Go through the listing below and repeat it exactly, dropping the pictures.
----
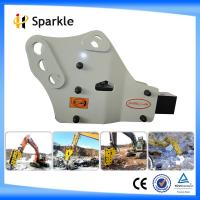 Buy cheap Backhoe Loader Attachment Breaker Hammer 300kg with good price and quality from Wholesalers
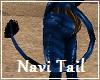 Navi Tail Unisex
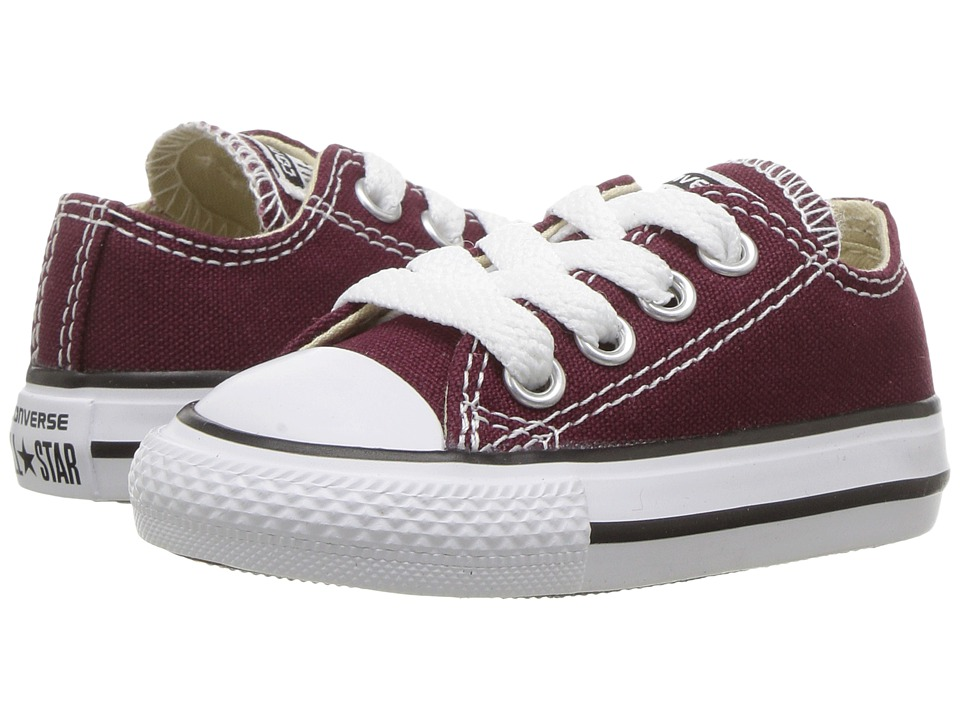 Converse Kids Chuck Taylor All Star Seasonal Ox (Infant/Toddler) (Burgundy) Kid's Shoes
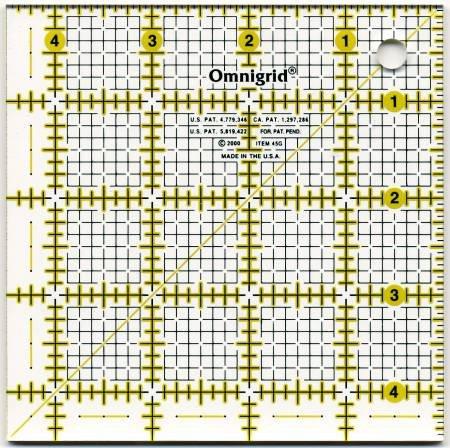 Omnigrid 4.5in x 4.5in Ruler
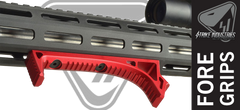 SI LINK Curved Foregrip - Red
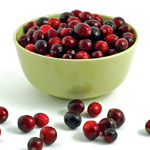 The Amazing Cranberry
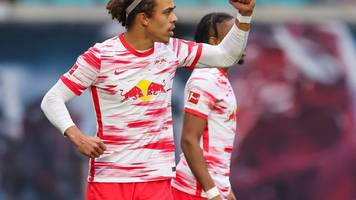Sieg gegen Fürth - Erfolg von der Bank: Großer RB-Kader als Vorteil
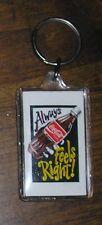 Coca Cola Coke Classic Bottle Ad Always Feels Right Key Ring Charm Chain 2' USA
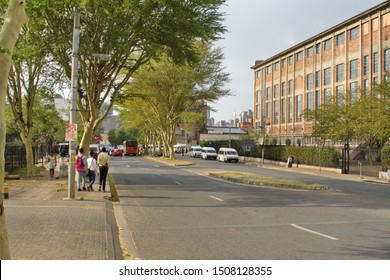JOHANNESBURG, SOUTH AFRICA - CIRCA OCTOBER 2018: Road in front of the old power plant building in Newtown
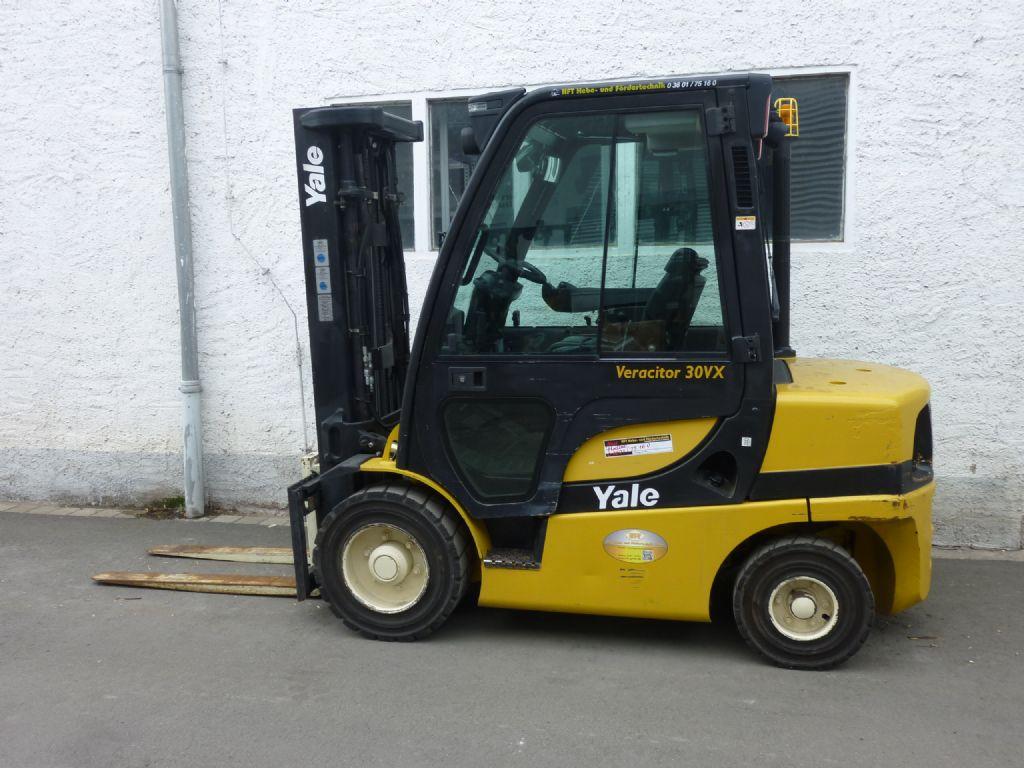 Yale GDP 30 VX Dieselstapler www.hft-gmbh.de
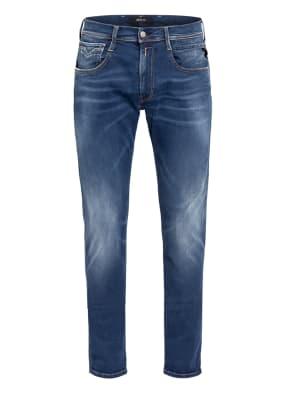 REPLAY Jeans HYPERFLEX RE-USED Slim Fit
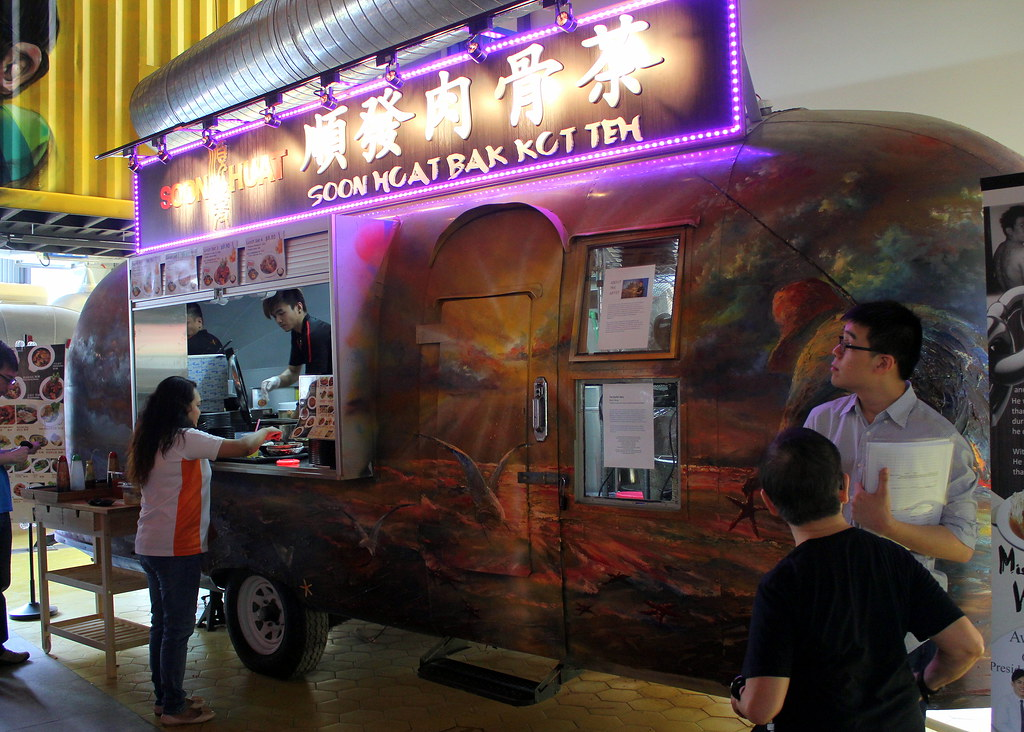 soon-huat-bak-kut-teh-food-truck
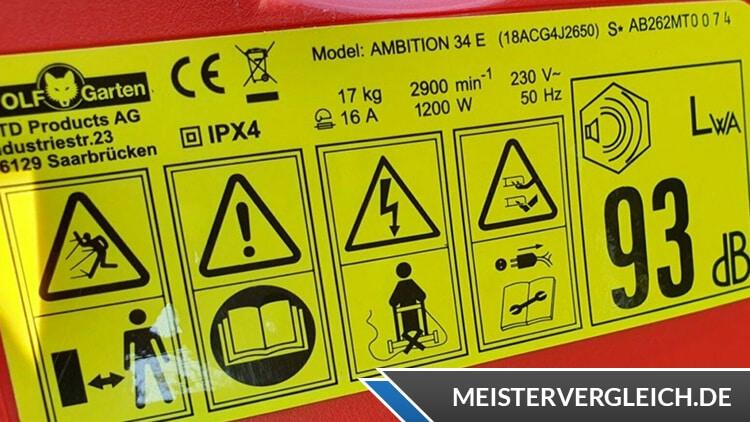 WOLF Garten Elektro Rasenmäher Ambition 34 E Datenblatt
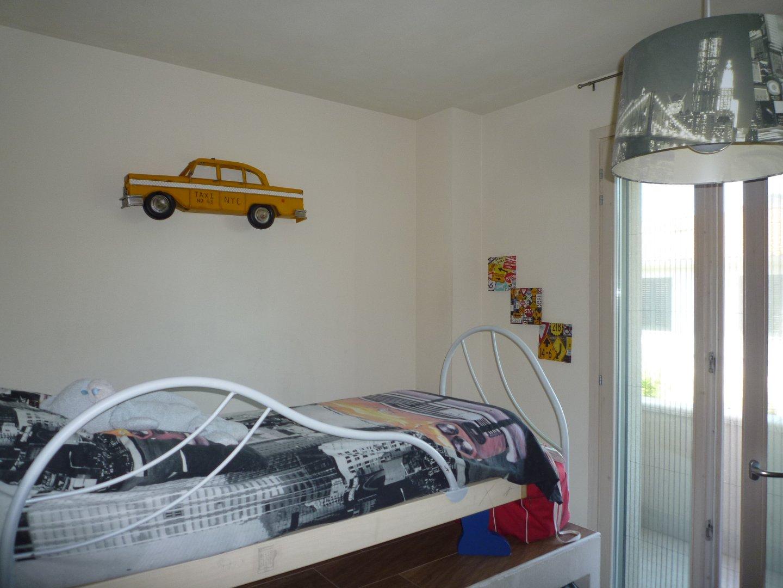 Mgmnet.it: Villetta bifamiliare/Duplex in vendita a Santa Maria a Monte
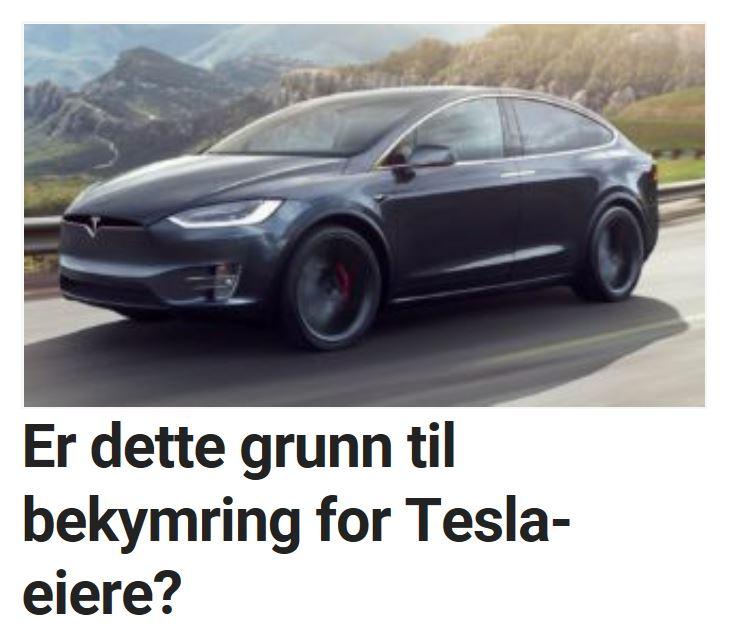 Er dette grunn til bekymring for Tesla-eiere?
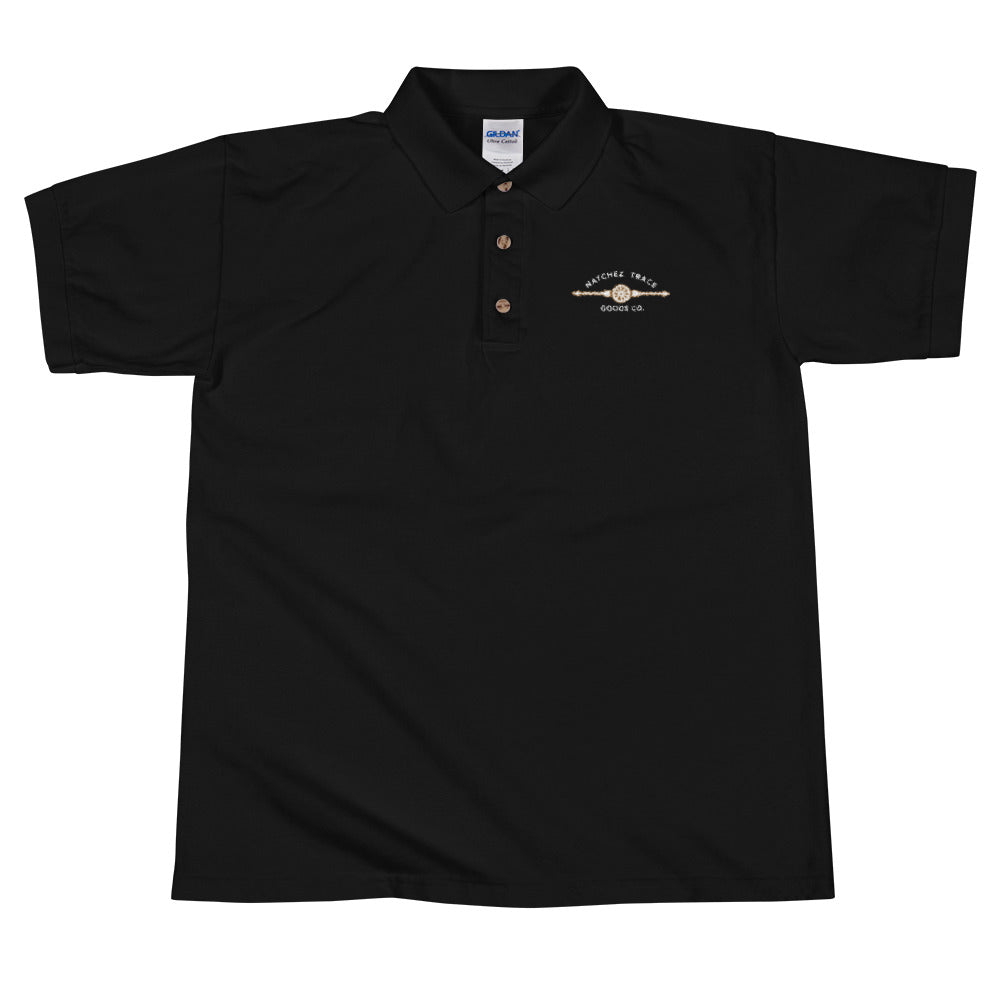 Natchez Embroidered Polo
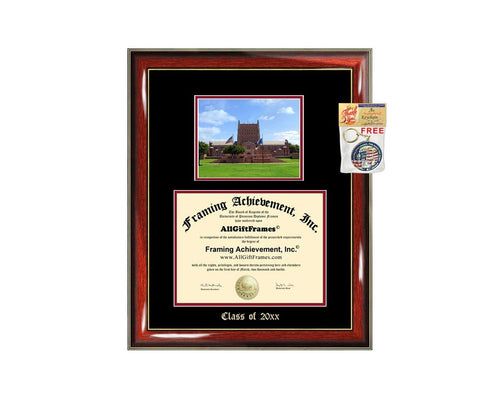 Diploma Frame Big University of Tulsa Graduation Gift Case Embossed Picture Frames Engraving Degree Graduate Bachelor Masters MBA PHD Doctorate School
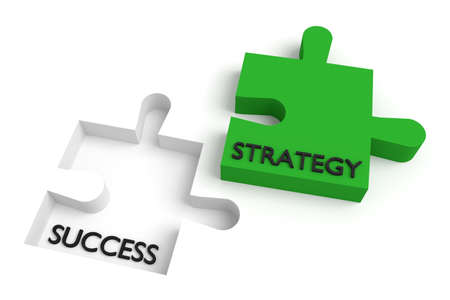 missing: Missing puzzle piece, strategy and success, green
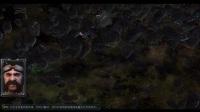 【星际争霸2虫群之心】单机科幻即时战略游戏战役剧情体验攻略-二十一-帝国区域一-交友不慎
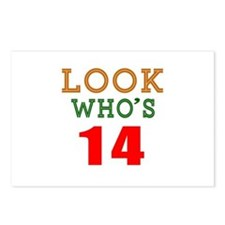 Look Who's 14 Birthday Postcards (Package of 8)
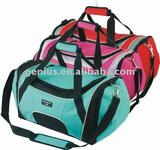 Hot!600D/PVC Sports Traveling Duffel Bag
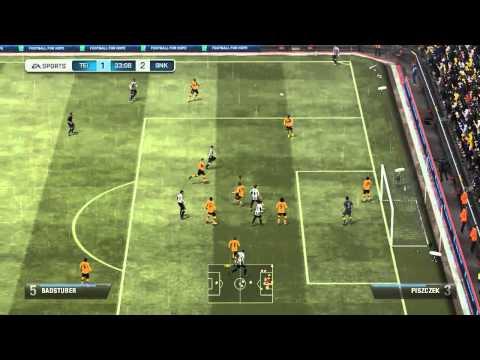 FIFA 14 Oficjalne Top 50 Graczy OPINIA
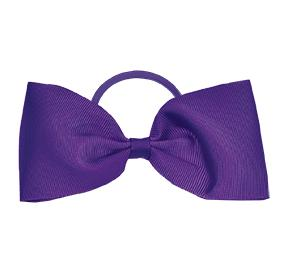 CHASSE BASIC TAILLESS HAIR BOW SET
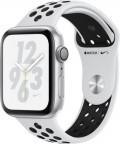 Watch Series 4 GPS Aluminium Case 40mm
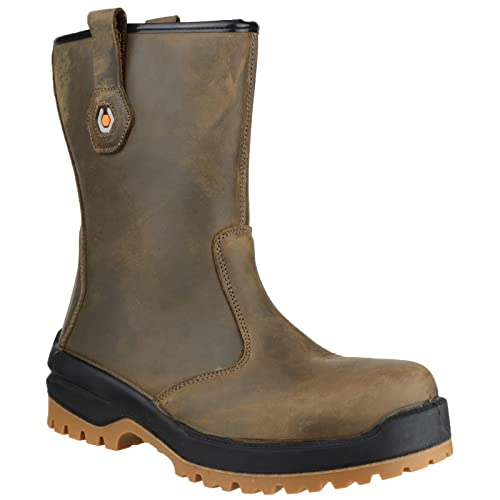 4bb4427138d Base Mammuth B720 S3 HRO CI Mens Safety Boots: Amazon.co.uk: Shoes ...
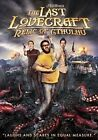 Last Lovecraft Relic of Cthulhu 0030306818597 With Kyle Davis DVD Region 1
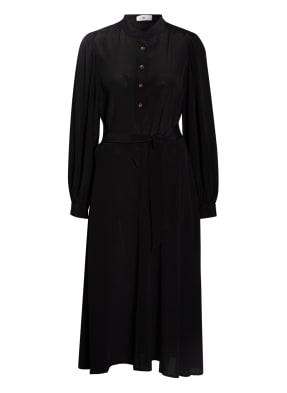 CLOSED Kleid MAYLEEN mit Seide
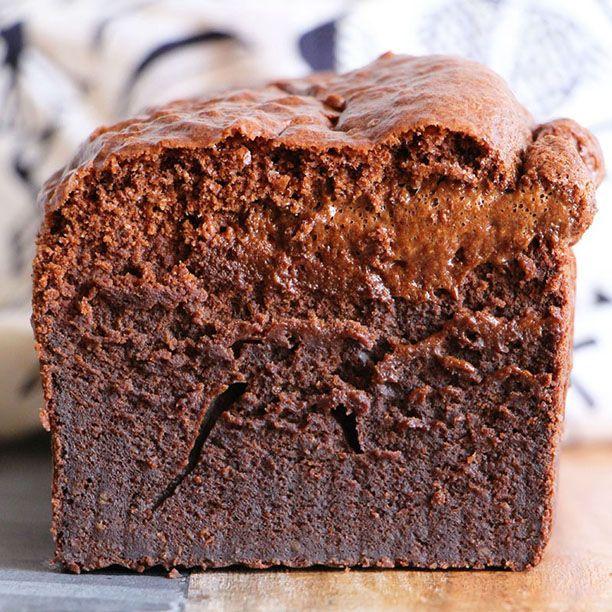 Gâteau au chocolat (sans sucre, sans beurre et sans farine !) -   14 desserts Light chocolat ideas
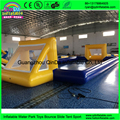 Hot sale inflatable football arena/inflatable football pitch/inflatabel soccer field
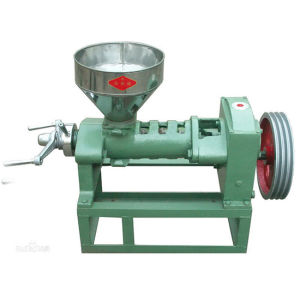 Olive Oil Press for Sale Cold Press Oil Extractor pictures & photos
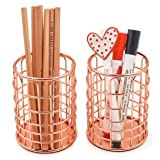 Superbpag Wire Metal Desktop Pencil Holder, Set of 2, Rose Gold (Color: Rose Gold)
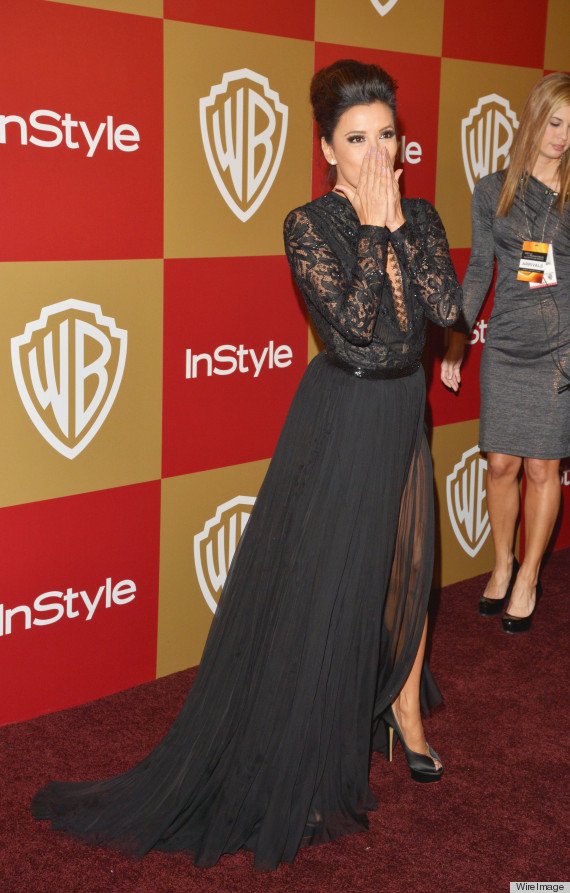 Eva Longoria Suffers Wardrobe Malfunction At The Golden Globes After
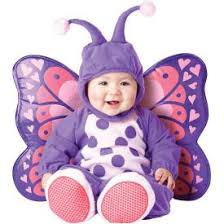18 Months Halloween Costumes Family Fun Itty Bitty Butterfly Halloween Costume Infant Size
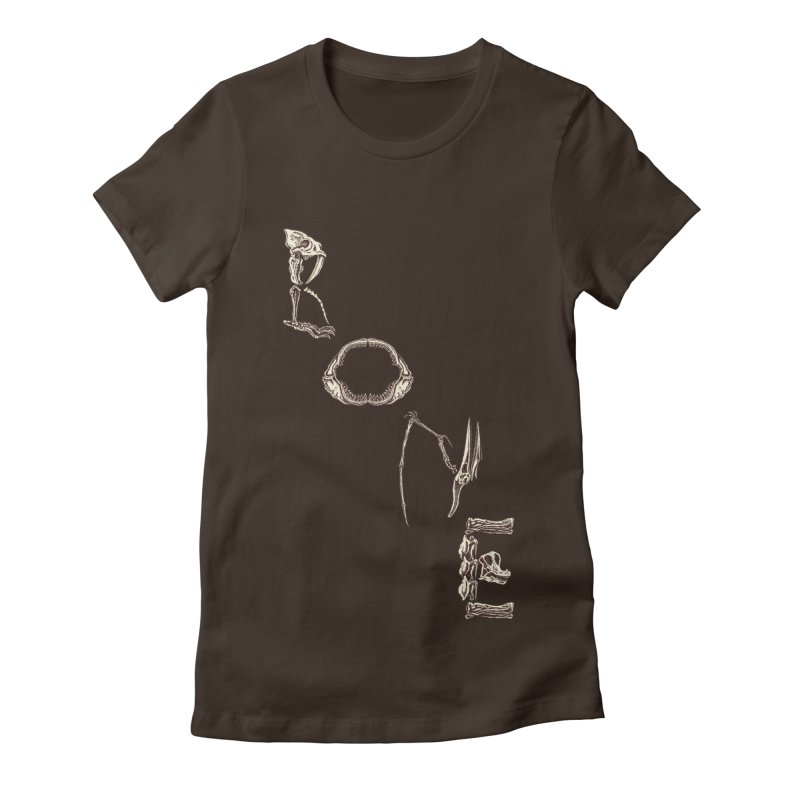 Bone Women's T-Shirt by funnyfuse's Artist Shop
----
* Exercise response *
 Buy cheap Backhoe Loader Attachment Breaker Hammer 300kg with good price and quality from Wholesalers
 Navi Tail Unisex
 Converse Kids Chuck Taylor All Star Seasonal Ox (Infant/Toddler) (Burgundy) Kid's Shoes
 Omnigrid 4.5in x 4.5in Ruler
 SI LINK Curved Foregrip - Red
 The Amazing Cranberry
Sieg gegen Fürth - Erfolg von der Bank: Großer RB-Kader als Vorteil
 Coca Cola Coke Classic Bottle Ad Always Feels Right Key Ring Charm Chain 2' USA
JOHANNESBURG, SOUTH AFRICA - CIRCA OCTOBER 2018: Road in front of the old power plant building in Newtown
 Yale GDP 30 VX Dieselstapler www.hft-gmbh.de
 REPLAY Jeans HYPERFLEX RE-USED Slim Fit
 soon-huat-bak-kut-teh-food-truck
 WOLF Garten Elektro Rasenmäher Ambition 34 E Datenblatt
 Mgmnet.it: Villetta bifamiliare/Duplex in vendita a Santa Maria a Monte
 Er dette grunn til bekymring for Tesla-eiere?
 Natchez Embroidered Polo
 Diploma Frame Big University of Tulsa Graduation Gift Case Embossed Picture Frames Engraving Degree Graduate Bachelor Masters MBA PHD Doctorate School
 missing: Missing puzzle piece, strategy and success, green
 【星际争霸2虫群之心】单机科幻即时战略游戏战役剧情体验攻略-二十一-帝国区域一-交友不慎
 Look Who's 14 Birthday Postcards (Package of 8)
 Hot!600D/PVC Sports Traveling Duffel Bag
 FIFA 14 Oficjalne Top 50 Graczy OPINIA
 CHASSE BASIC TAILLESS HAIR BOW SET
 Watch Series 4 GPS Aluminium Case 40mm
 4bb4427138d Base Mammuth B720 S3 HRO CI Mens Safety Boots: Amazon.co.uk: Shoes ...
 Last Lovecraft Relic of Cthulhu 0030306818597 With Kyle Davis DVD Region 1
 CLOSED Kleid MAYLEEN mit Seide
 Gâteau au chocolat (sans sucre, sans beurre et sans farine !) -   14 desserts Light chocolat ideas
 Hot sale inflatable football arena/inflatable football pitch/inflatabel soccer field
 Olive Oil Press for Sale Cold Press Oil Extractor pictures & photos
 Superbpag Wire Metal Desktop Pencil Holder, Set of 2, Rose Gold (Color: Rose Gold)
 Eva Longoria Suffers Wardrobe Malfunction At The Golden Globes After
18 Months Halloween Costumes Family Fun Itty Bitty Butterfly Halloween Costume Infant Size
 Bone Women's T-Shirt by funnyfuse's Artist Shop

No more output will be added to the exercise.